I square my shoulders as I walk through the metal detector. Mom’s hug drops off me like water off butter.
And there is Kaya, sitting on a couch alone, eyes on us as we enter the room. “Sweetheart,” Mom practically shouts, and I flinch.
“I’ll be right here,” the guard says. “You have half an hour.”
Kaya speaks fast, so fast that I only understand about two-thirds. Her tone is angry and self-righteous. The other girl deserved it. She’d been making everyone miserable for a long, long time. One of the girls was going to talk to her pimp, and that would have been the end of it.
Pimp. I see Mom’s back tense. Myself, I push the word away. I’ll think about it another time, not here, while I listen to my baby sister rattle on about her crimes. In a jail.
“So I taught her a lesson.” She grins. “I never punched someone before, you know? But she went down. And I said, ‘Listen. You got to stop this stuff, else you’re really going to get hurt.’ And those red-cap guys were right there. A guy and a girl. They heard me threaten her. That’s what they said when they were arresting me. A citizen’s arrest … What bullshit! I didn’t threaten her. I warned her. I was helping her.”
My mouth opens. I hear the sarcasm pac
ked around my words, but I can’t seem to do anything about it. “I see. You helped her by punching her in the face.”
Kaya’s eyes have been fixed on Mom’s face until now. She glances at me, but turns right back to Mom. “Beth’s just like them. She doesn’t get it.” She pauses. “I didn’t totally mean to punch her in the face.”
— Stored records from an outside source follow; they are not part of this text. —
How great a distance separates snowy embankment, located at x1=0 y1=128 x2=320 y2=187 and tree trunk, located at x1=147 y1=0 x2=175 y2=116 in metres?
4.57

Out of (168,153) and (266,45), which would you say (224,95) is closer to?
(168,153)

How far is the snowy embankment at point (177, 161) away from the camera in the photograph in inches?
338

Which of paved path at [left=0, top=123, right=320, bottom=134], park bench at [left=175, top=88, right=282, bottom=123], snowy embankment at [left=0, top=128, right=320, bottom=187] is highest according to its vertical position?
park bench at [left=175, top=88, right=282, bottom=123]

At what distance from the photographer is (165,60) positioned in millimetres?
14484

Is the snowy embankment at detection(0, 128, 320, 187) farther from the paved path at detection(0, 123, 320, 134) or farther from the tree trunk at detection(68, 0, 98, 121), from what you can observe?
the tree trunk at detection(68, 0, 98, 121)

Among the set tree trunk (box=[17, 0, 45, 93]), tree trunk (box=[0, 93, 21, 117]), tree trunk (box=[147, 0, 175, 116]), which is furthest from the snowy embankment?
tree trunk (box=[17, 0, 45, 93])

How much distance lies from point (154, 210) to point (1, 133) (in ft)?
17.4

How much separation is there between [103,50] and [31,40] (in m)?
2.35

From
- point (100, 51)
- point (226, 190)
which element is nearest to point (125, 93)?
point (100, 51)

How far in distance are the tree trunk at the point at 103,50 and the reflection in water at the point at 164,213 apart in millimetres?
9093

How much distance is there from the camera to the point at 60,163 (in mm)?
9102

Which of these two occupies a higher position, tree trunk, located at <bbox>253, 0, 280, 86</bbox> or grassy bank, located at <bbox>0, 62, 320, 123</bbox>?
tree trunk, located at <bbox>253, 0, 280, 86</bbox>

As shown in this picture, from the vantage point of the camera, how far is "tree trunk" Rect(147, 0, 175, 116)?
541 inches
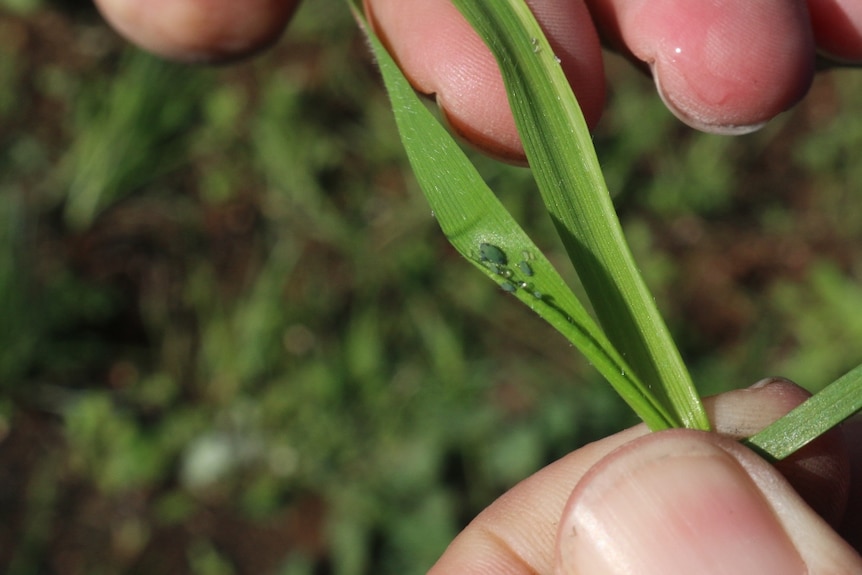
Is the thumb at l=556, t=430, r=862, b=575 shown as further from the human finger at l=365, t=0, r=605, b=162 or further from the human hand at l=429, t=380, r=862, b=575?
the human finger at l=365, t=0, r=605, b=162

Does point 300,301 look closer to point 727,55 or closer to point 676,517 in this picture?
point 727,55

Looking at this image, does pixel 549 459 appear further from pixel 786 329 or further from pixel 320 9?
pixel 320 9

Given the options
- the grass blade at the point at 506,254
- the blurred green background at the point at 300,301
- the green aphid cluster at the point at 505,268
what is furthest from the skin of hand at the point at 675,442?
the blurred green background at the point at 300,301

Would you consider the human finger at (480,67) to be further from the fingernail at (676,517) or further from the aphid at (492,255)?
the fingernail at (676,517)

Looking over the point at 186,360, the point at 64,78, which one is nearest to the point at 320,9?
the point at 64,78

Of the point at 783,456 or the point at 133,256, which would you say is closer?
the point at 783,456

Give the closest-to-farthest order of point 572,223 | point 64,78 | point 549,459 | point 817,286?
point 572,223, point 549,459, point 817,286, point 64,78
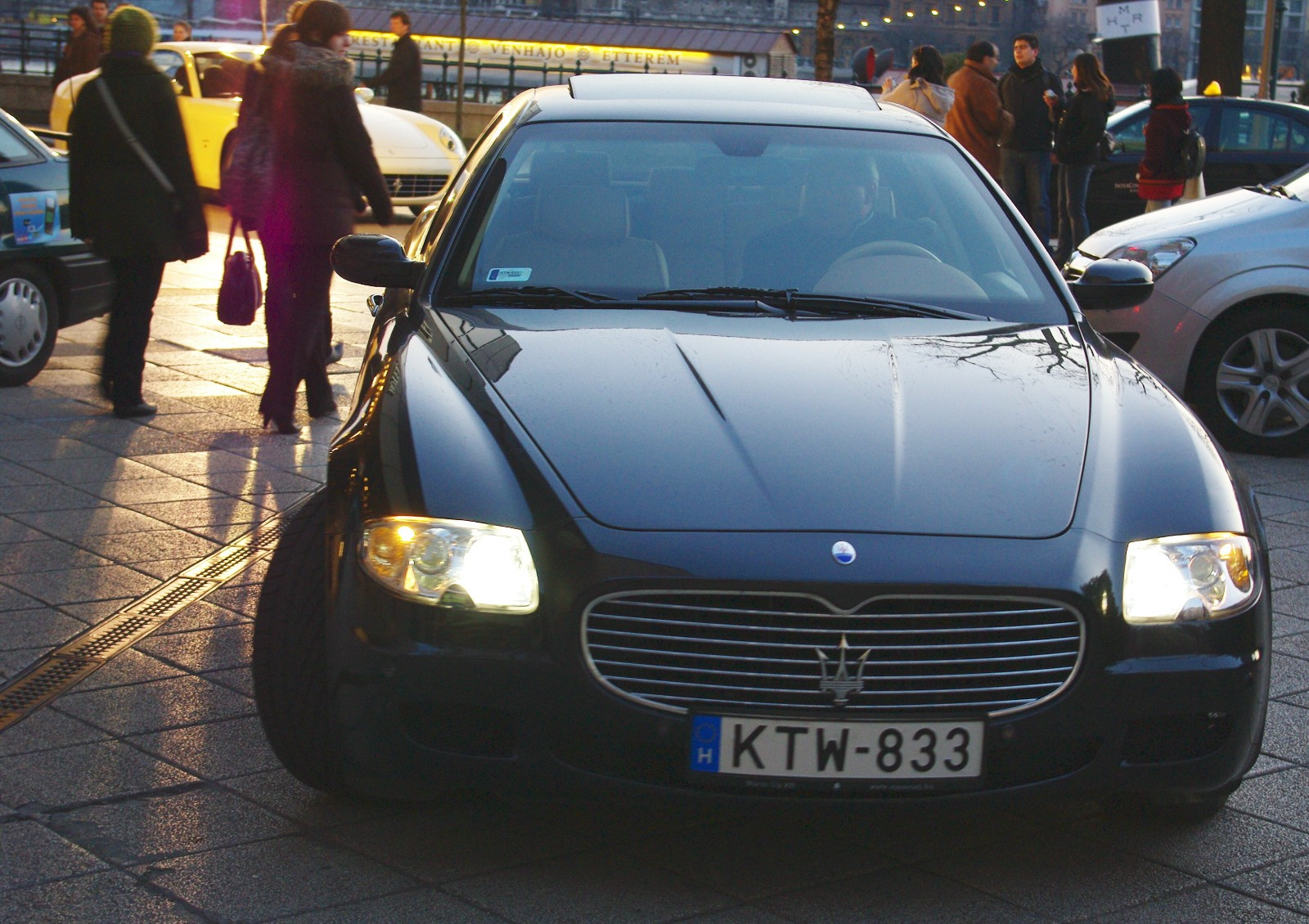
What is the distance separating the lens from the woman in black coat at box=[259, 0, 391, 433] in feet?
22.4

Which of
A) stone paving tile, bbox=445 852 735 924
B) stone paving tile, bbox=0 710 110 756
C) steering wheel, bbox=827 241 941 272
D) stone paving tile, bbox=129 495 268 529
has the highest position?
steering wheel, bbox=827 241 941 272

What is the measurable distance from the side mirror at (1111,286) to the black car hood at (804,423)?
25.2 inches

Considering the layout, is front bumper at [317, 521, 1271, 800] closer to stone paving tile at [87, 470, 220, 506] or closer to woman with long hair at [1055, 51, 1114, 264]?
stone paving tile at [87, 470, 220, 506]

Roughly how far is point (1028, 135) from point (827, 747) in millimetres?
11275

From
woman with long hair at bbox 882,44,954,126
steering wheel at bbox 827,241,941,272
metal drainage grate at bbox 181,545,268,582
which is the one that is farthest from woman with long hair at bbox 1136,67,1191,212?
metal drainage grate at bbox 181,545,268,582

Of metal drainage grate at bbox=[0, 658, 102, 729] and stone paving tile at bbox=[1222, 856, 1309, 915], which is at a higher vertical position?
stone paving tile at bbox=[1222, 856, 1309, 915]

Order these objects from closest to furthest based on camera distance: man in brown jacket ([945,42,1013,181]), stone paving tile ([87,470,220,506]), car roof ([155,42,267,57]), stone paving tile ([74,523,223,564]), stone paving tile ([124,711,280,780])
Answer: stone paving tile ([124,711,280,780])
stone paving tile ([74,523,223,564])
stone paving tile ([87,470,220,506])
man in brown jacket ([945,42,1013,181])
car roof ([155,42,267,57])

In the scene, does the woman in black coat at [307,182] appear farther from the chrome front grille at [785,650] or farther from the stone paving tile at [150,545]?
the chrome front grille at [785,650]

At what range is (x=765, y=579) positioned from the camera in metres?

Mom has been nodding throughout Kaya’s speech, one hand on Kaya’s knee. Now she speaks. “Well, Kaya. We just want you home. And if you go around attacking people, you’re not going to get to come home. It’s not safe for you …”
I watch Kaya’s eyes drop as she takes in what Mom is saying.
“Mom,” I say, “she shouldn’t punch people, because it’s wrong. She deserved to be arrested.”
Mom reaches behind her with a silencing hand. “Shush, Beth. We’re here to support your sister.”
In the same moment, Kaya’s eyes come back up, filled now with betrayal. “Guard,” she says, “I want to go.”
“Kaya,” Mom says, her voice breaking on the word, becoming a wail.
It ends then, the visit. On the way out, I shove my hand in my pocket and find the jelly beans, stickier now, but still mine.
The drive home is awful. Mom cries for half the journey and yells at me the other half. I clench my teeth. Curl my fists. Tighten every muscle in my body. But despite my best efforts, those high fences creep back into my mind, along with an image of my little sister huddled all alone on that couch, staring at us with eyes that seem hungry now, though they seemed fierce then.
As I replay Kaya’s frenzied speech, the bravado is obvious. I didn’t totally mean to punch her in the face.
Kaya’s misery floods through me; I can’t keep it away. I tip my head against the car window and shrink at the thought of her alone in a cell, or worse, crammed into one with girls who happily punch others in the face, or stick knives in their guts if they smile wrong.
Home. I use my jelly beans and my book to soothe myself. It works nicely until I remember that Kaya is supposed to be enjoying the candy right now.